Work request :: Line by line, transcribe all of the entries exactly.

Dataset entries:
==============================
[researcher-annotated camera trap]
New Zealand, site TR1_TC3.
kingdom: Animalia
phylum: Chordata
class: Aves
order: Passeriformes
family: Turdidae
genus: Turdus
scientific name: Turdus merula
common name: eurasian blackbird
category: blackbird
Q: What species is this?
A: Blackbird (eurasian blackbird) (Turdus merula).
==============================
Solution to this exercise ::
[researcher-annotated camera trap]
New Zealand, site TR1_TC3.
kingdom: Animalia
phylum: Chordata
class: Aves
order: Passeriformes
family: Turdidae
genus: Turdus
scientific name: Turdus merula
common name: eurasian blackbird
category: blackbird
Q: What species is this?
A: Blackbird (eurasian blackbird) (Turdus merula).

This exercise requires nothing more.